One Israeli system has done this extraordinarily well: Clalit is Israel's most successful health maintenance organisation—a vertically integrated, nonprofit entity responsible for both insuring and delivering care for its members. Clalit, which owns 14 hospitals and covers 3.8 million lives (about 60% market share), exists in a market where financial success happens when the collective can deliver quality outcomes below budget. So, it's in Clalit's best interest to ensure that their decisions are allocated to the part of the system best able to make them—especially as they get closer to the patient.

At first glance, Clalit's reporting structure looks like any other multigeographic, multi-divisional institution: a board at the top guiding strategy, a chief executive who marshals teams toward collective goals, and two co-equal branches of delivery—primary care and hospital care—that manage the cost and delivery of services for Clalit's insured population.

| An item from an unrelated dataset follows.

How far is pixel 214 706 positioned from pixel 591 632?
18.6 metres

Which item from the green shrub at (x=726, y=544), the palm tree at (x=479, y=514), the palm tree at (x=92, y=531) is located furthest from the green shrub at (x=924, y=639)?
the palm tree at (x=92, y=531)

What makes Clalit stand out is how they allocate authority for issues that fall at the regional level—decisions that don't fit into a doctor's remit or into the purview of the board or C-suite. Clalit has found their district managers are best suited to make decisions on these 'middle' issues, such as adjusting system strategy to the local context, deciding on referral patterns, adjusting their regional portfolio of services, and meeting cost and quality targets set by the board.

This middle-system power allocation has two key benefits:

  1. Regional managers can both interpret top-down strategy as well as pull information from frontline staff more effectively than other leaders in the system.
  2. With regional managers assuming responsibility for middle-system decisions, executive and frontline leaders are able to devote their time to the decisions they are best situated to make.